- I am trying to use feedparser to parse text which I download using asyncio aiohttp library
- The feed text is available HERE (Large document, hence not pasting here)
- The documentation of feedparser.parse method mentions that you should not send an untrusted string directly to it HERE on GitHub
So here is my code where I am trying to wrap it into StringIO class
import feedparser
import io
def read():
import os
name = os.path.join(os.getcwd(), 'extras', 'feeds',
'zycrypto.com_1596955288219')
f = open(name, "r")
text = f.read()
f.close()
return text
text = read()
parsed = feedparser.parse(io.StringIO(text))
for i in parsed.entries:
print(i.summary, '\n')
However I keep getting this error
Traceback (most recent call last):
File "./server/python/test.py", line 14, in <module>
parsed = feedparser.parse(io.StringIO(text))

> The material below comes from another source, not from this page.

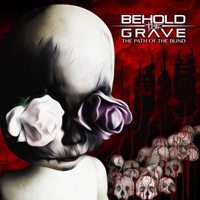 Behold The Grave - The Path Of The Blind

File "/Users/zup/.local/share/virtualenvs/myapp_v3-kUGnE3_O/lib/python3.7/site-packages/feedparser.py", line 3922, in parse
data, result['encoding'], error = convert_to_utf8(http_headers, data)
File "/Users/zup/.local/share/virtualenvs/myapp_v3-kUGnE3_O/lib/python3.7/site-packages/feedparser.py", line 3574, in convert_to_utf8
xml_encoding_match = RE_XML_PI_ENCODING.match(tempdata)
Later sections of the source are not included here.